Kutipan Dokumen:
+--

Berita Hindu Indonesia - Sebuah catatan sejarah keberadaan umat Hindu di lereng Gunung Merapi yang hingga sekarang masih tetap setia di jalan Dharma. Mereka menyebar di wilayah Desa Sidorejo Kecamatan Kemalang yang berjarak kurang dari 5 km dari puncak Merapi. Demikian pula ada juga yang bermukim di Desa Tangkil Kecamatan Kemalang yang berjarak sekitar 15 km dari puncak Merapi.

+--

Tujuan Tugas:
Lanjutkan kutipan tentang umat Hindu di lereng Gunung Merapi, dimulai setelah kalimat terakhirnya. Baris-baris di bawah ini tidak berhubungan dengan kutipan tentang umat Hindu di lereng Gunung Merapi.

Informasi yang Diberikan:
+--

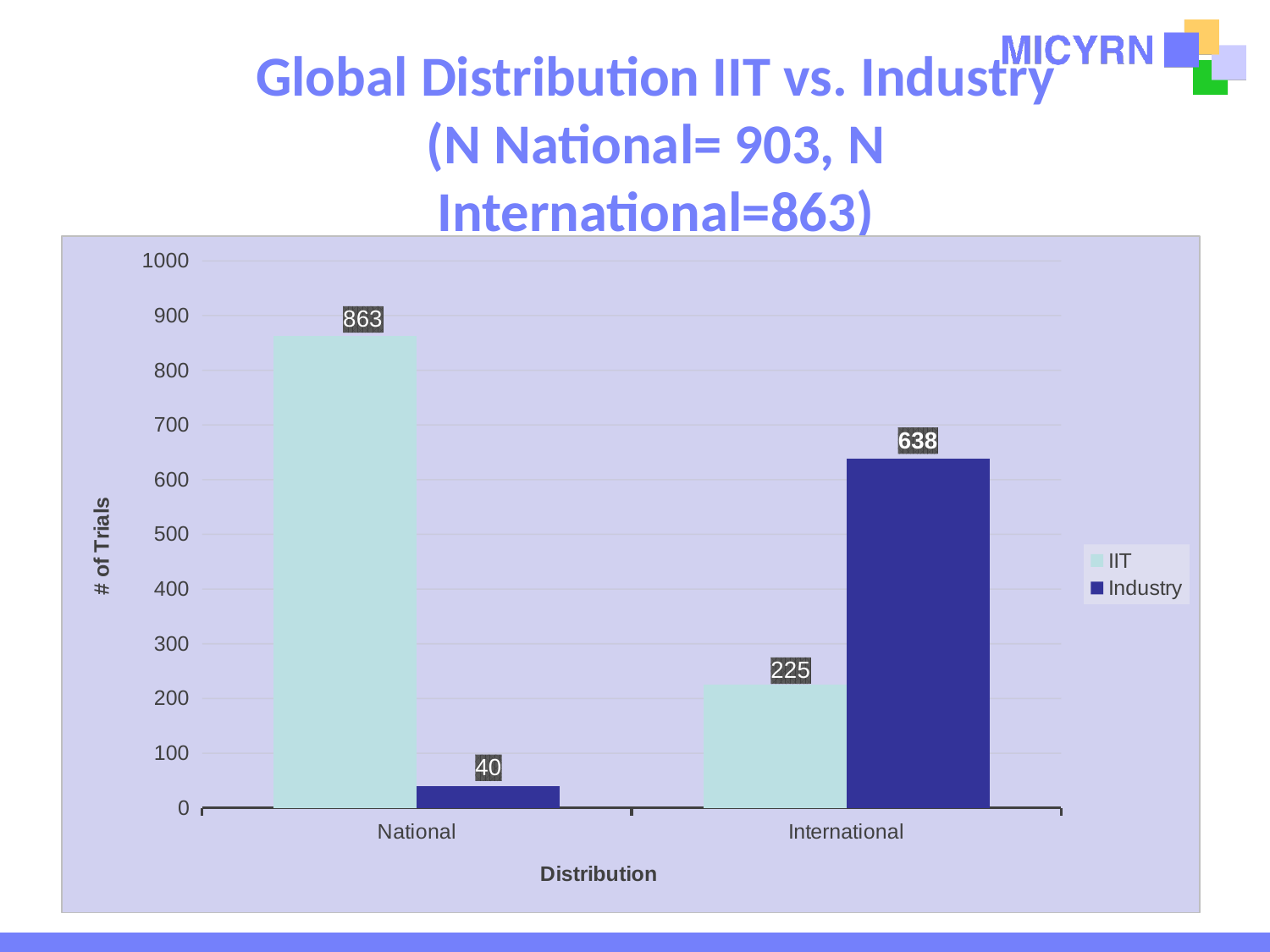
What is the difference between the Industry and IIT values for International? 413 Which is larger for International, IIT or Industry? Industry Which category has the lowest Industry value? National What is the label of the y axis? # of Trials What is the difference between the IIT and Industry values for National? 823 What is the IIT value for National? 863 What is the IIT value for International? 225 What is the Industry value for National? 40 Which category has the highest IIT value? National What kind of chart is shown? Bar chart How many series does the legend list? 2 What is the Industry value for International? 638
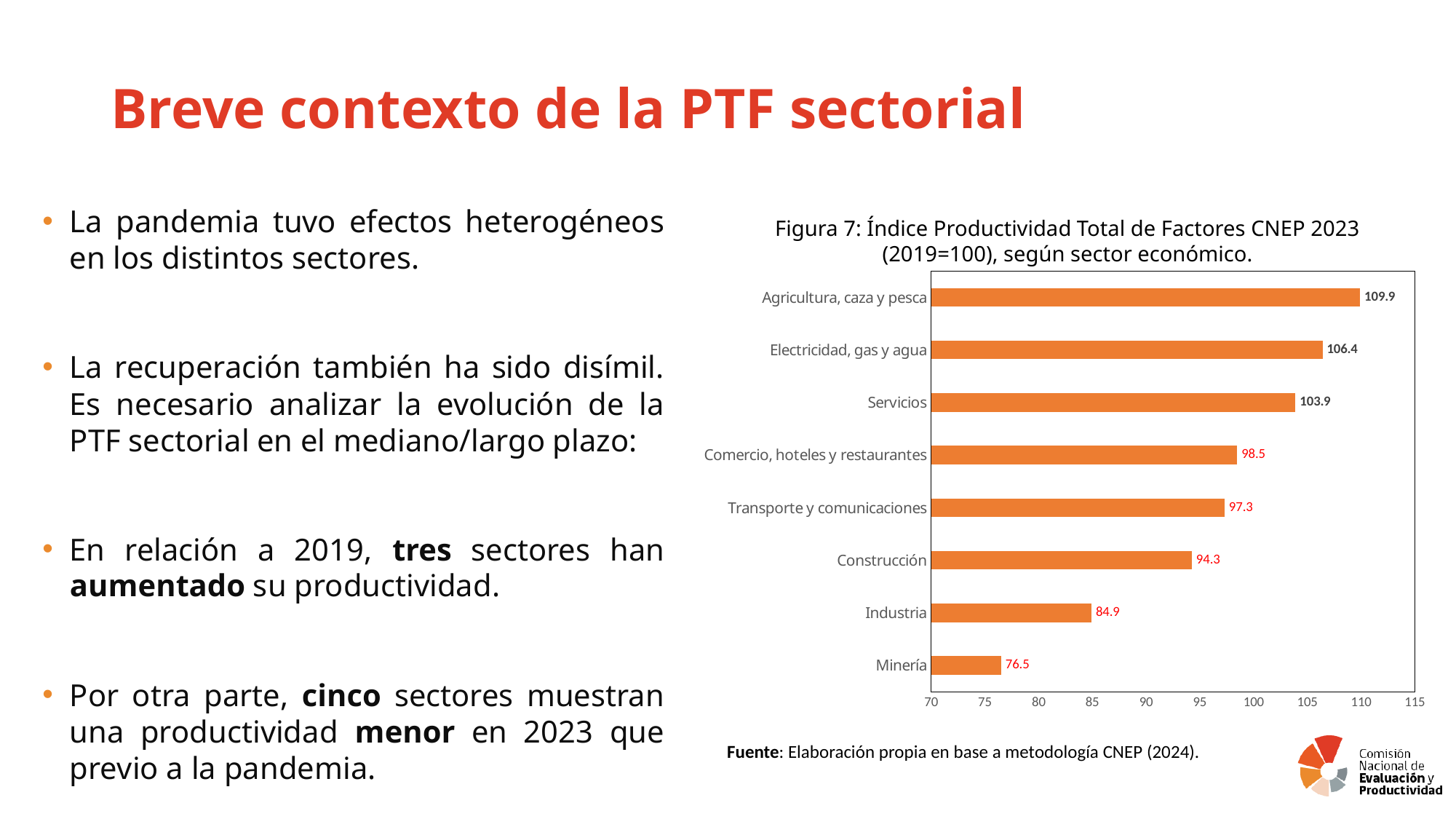
What is the value for Agricultura, caza y pesca? 109.9 What is the difference between the values for Agricultura, caza y pesca and Minería? 33.4 What is the title of the chart? Figura 7: Índice Productividad Total de Factores CNEP 2023 (2019=100), según sector económico. Which is larger, the value for Electricidad, gas y agua or the value for Servicios? Electricidad, gas y agua Which sector has the lowest value? Minería Is the value for Transporte y comunicaciones greater or less than 100? less How many sectors are shown in the chart? 8 What is the difference between the values for Servicios and Industria? 19.0 What is the value for Minería? 76.5 What kind of chart is shown on the slide? bar chart What is the value for Construcción? 94.3 Which sector has the highest value? Agricultura, caza y pesca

+--

Jawaban Latihan:
Keberadaan umat Hindu di lereng Merapi tidak lepas adanya seorang tokoh paranpara kharismatik di wilayah tersebut yang bernama Ki Hargadeksa. Beliau adalah seorang guru spiritual yang sangat terkenal dan disegani tinggal di desa Sidomulya sekitar 45 tahun yang silam, tepatnya tahun 1971. Saat itu merupakan titik awal Agama Hindu bersemi di kawasan ini. Sebagai seorang guru spiritual, Beliau mempunyai sisya yang cukup banyak di wilayah Surakarta, Yogyakarta, Magelang bahkan sampai Semarang. Utamanya mereka yang berguru ilmu kanuragan (kekebalan). Tidak salah lagi ilmu ini dipergunakan oleh sebagian besar dari sisyanya yang berprofesi sebagai pencuri, copet, perampok, berandal dlsb.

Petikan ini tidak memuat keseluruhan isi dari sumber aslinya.